Problem statement -
Exactly reproduce the lines of the listing below from the one containing "Hyperbolic Personality Multi-Storey" through the one containing "Review - Template". Skip the images.

━━━━━ Given data ━━━━━

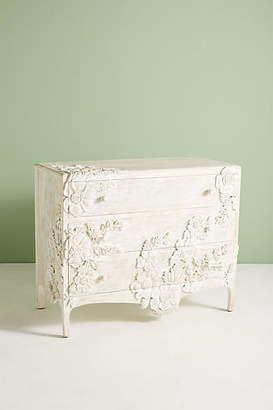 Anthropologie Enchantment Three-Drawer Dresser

━━━━━
━━━━━ Given data ━━━━━

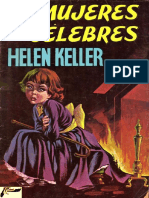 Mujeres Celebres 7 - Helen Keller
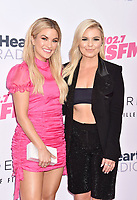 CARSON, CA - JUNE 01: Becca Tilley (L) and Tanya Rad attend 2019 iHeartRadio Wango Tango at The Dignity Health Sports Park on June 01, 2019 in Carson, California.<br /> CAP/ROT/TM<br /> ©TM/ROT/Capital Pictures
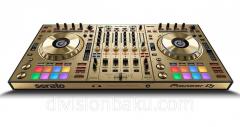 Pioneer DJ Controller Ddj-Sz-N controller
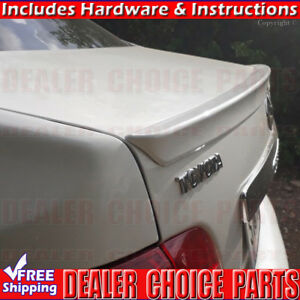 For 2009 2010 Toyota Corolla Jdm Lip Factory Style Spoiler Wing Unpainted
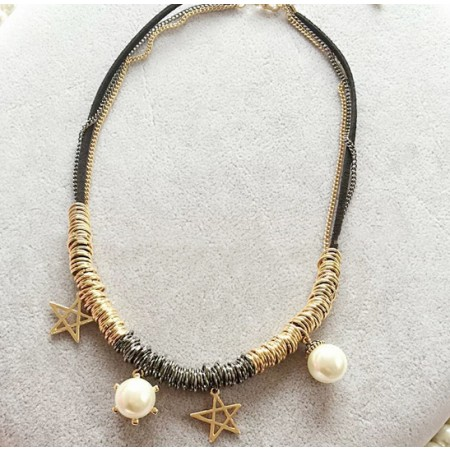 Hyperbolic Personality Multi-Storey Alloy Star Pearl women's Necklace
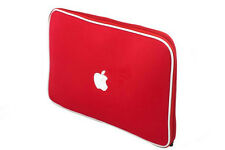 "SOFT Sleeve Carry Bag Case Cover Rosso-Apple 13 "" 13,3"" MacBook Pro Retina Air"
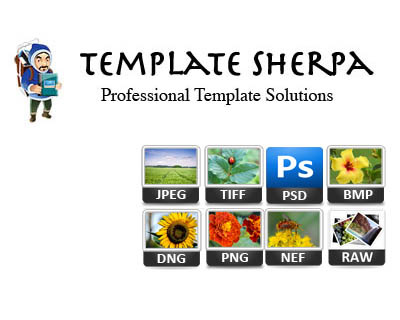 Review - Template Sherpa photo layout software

━━━━━

Result for this exercise -
 Hyperbolic Personality Multi-Storey Alloy Star Pearl women's Necklace
 "SOFT Sleeve Carry Bag Case Cover Rosso-Apple 13 "" 13,3"" MacBook Pro Retina Air"
 Review - Template Sherpa photo layout software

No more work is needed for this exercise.